__Problem statement__.
Transcribe the text of the listing below word for word, leaving out the pictures.
[Data to use — start]
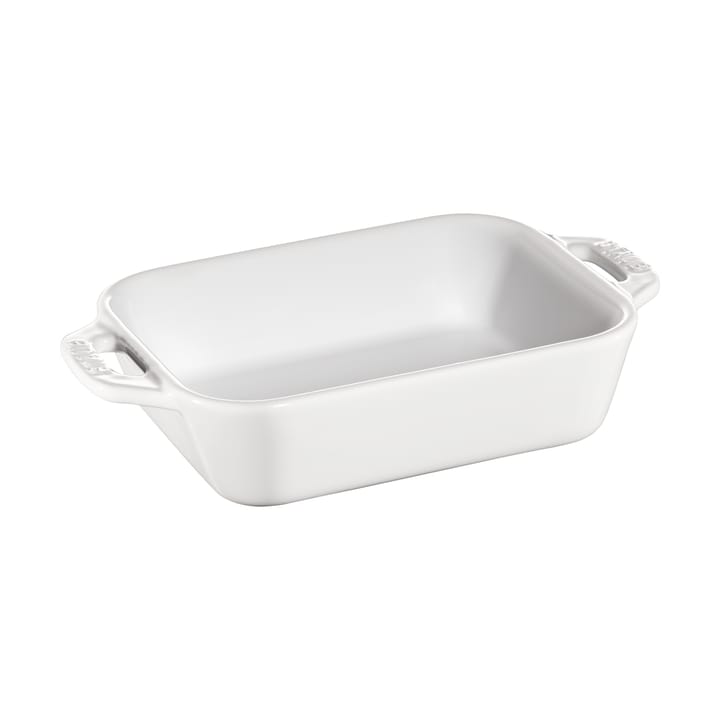 Staub rechthoekige ovenschaal 25x40 cm - Wit - STAUB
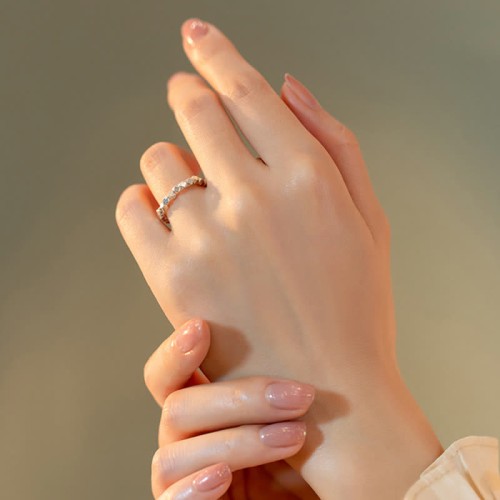 925 Sterling Silver Beaded Blessing Ring 925 Sterling Silver Beaded Blessing Ring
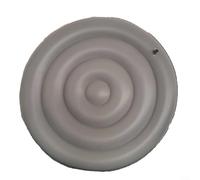 Alanmoship Cubierta inflable de piscina de spa para jacuzzis redondos, manta aislante de PVC que reduce la pérdida de calor, tapa protectora gris para jardín, patio, 145 cm o 165 cm de diámetro (145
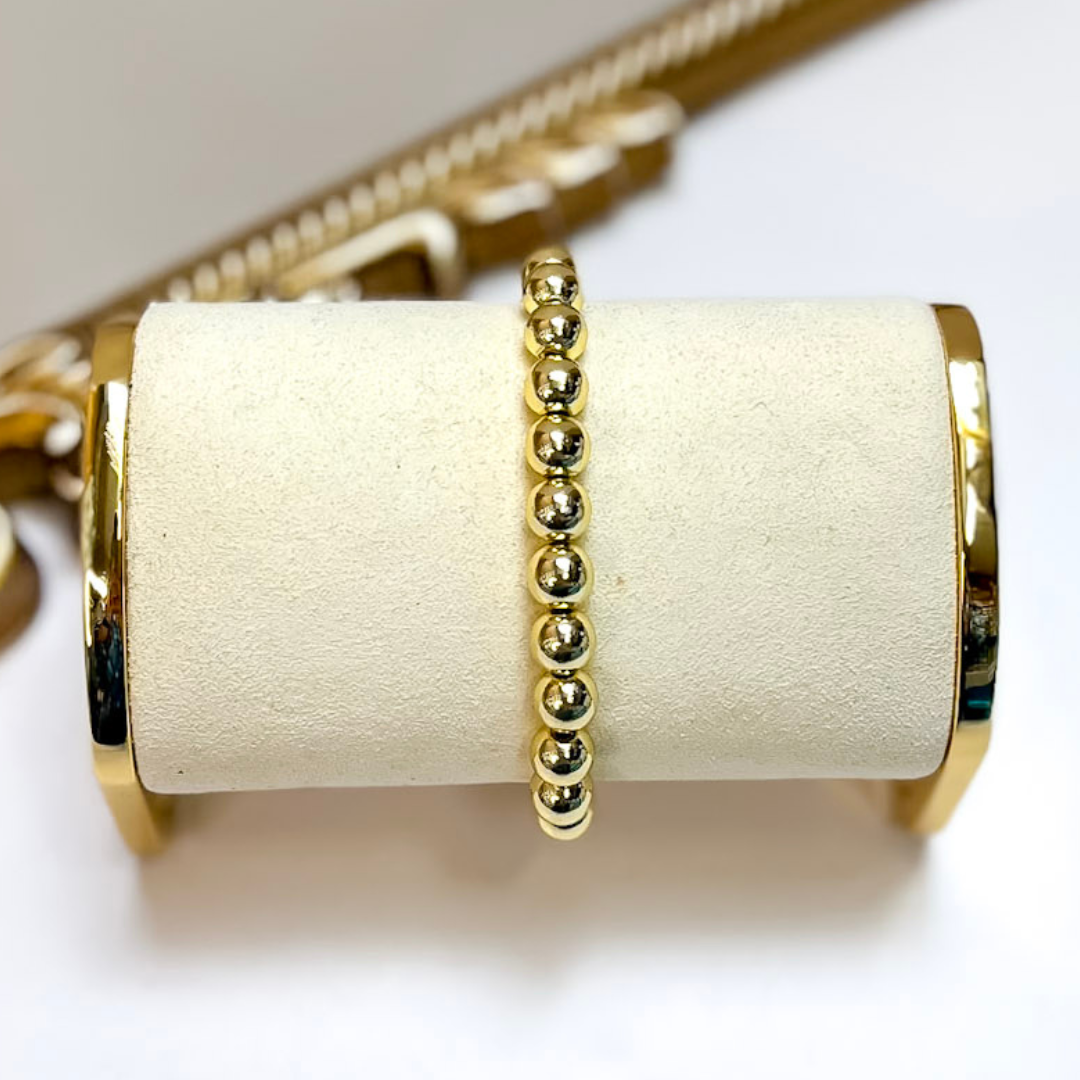 Coco's Beads and Co | The Goldie 8mm Bracelet in Gold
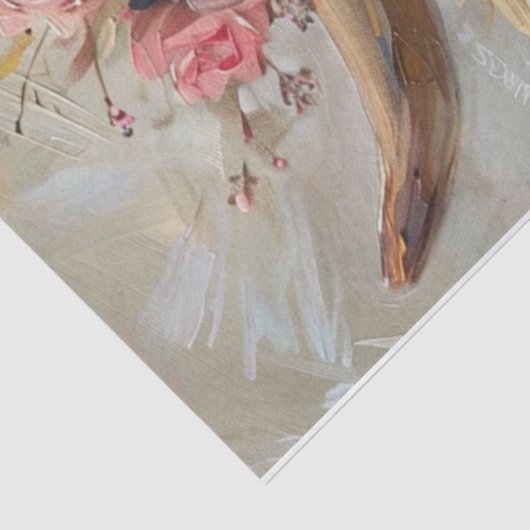 Highlander Beauty Tissuepapier (Detail)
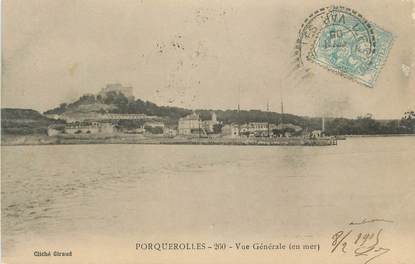 CPA FRANCE 83 " Porquerolles, Vue générale ".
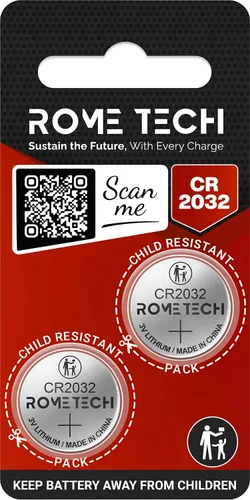 Rome Tech Monitor de glucosa en sangre CR2032 Baterías compatibles con ONETOUCH Ultra 2, ONETOUCH Verio Reflect - CR 2032 baterías para un toque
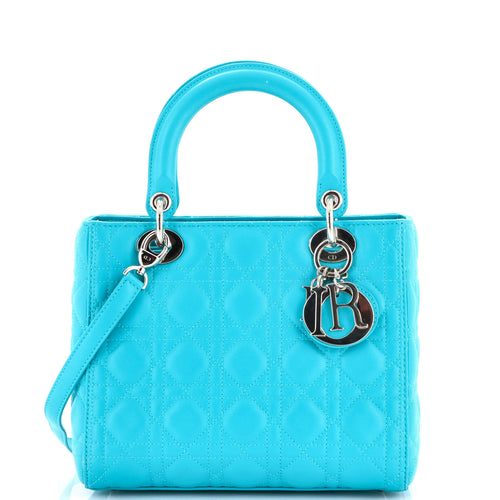 Lady Dior Bag Cannage Quilt Lambskin Medium
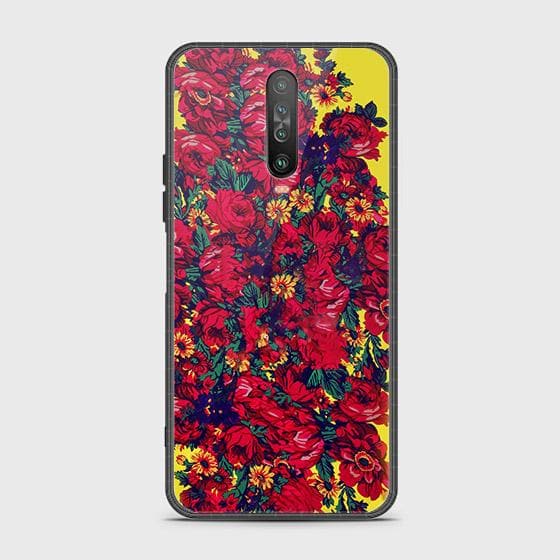 Xiaomi Poco X2 Cover - Floral Series - HQ Ultra Shine Premium Infinity Glass Soft Silicon Borders Case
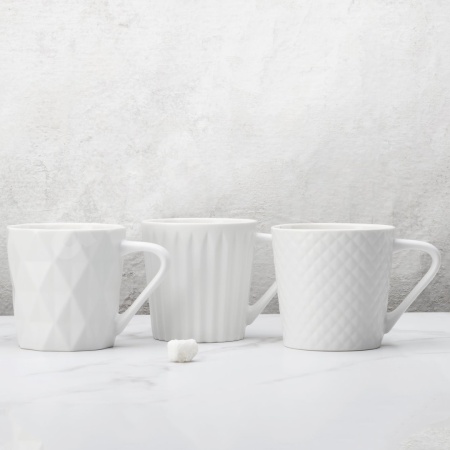 Кружка 0,4л. 4шт Грани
[Data to use — finish]
__Response area__.
 Staub rechthoekige ovenschaal 25x40 cm - Wit - STAUB
 925 Sterling Silver Beaded Blessing Ring 925 Sterling Silver Beaded Blessing Ring
 Alanmoship Cubierta inflable de piscina de spa para jacuzzis redondos, manta aislante de PVC que reduce la pérdida de calor, tapa protectora gris para jardín, patio, 145 cm o 165 cm de diámetro (145
 Coco's Beads and Co | The Goldie 8mm Bracelet in Gold
 Highlander Beauty Tissuepapier (Detail)
 CPA FRANCE 83 " Porquerolles, Vue générale ".
 Rome Tech Monitor de glucosa en sangre CR2032 Baterías compatibles con ONETOUCH Ultra 2, ONETOUCH Verio Reflect - CR 2032 baterías para un toque
 Lady Dior Bag Cannage Quilt Lambskin Medium
 Xiaomi Poco X2 Cover - Floral Series - HQ Ultra Shine Premium Infinity Glass Soft Silicon Borders Case
 Кружка 0,4л. 4шт Грани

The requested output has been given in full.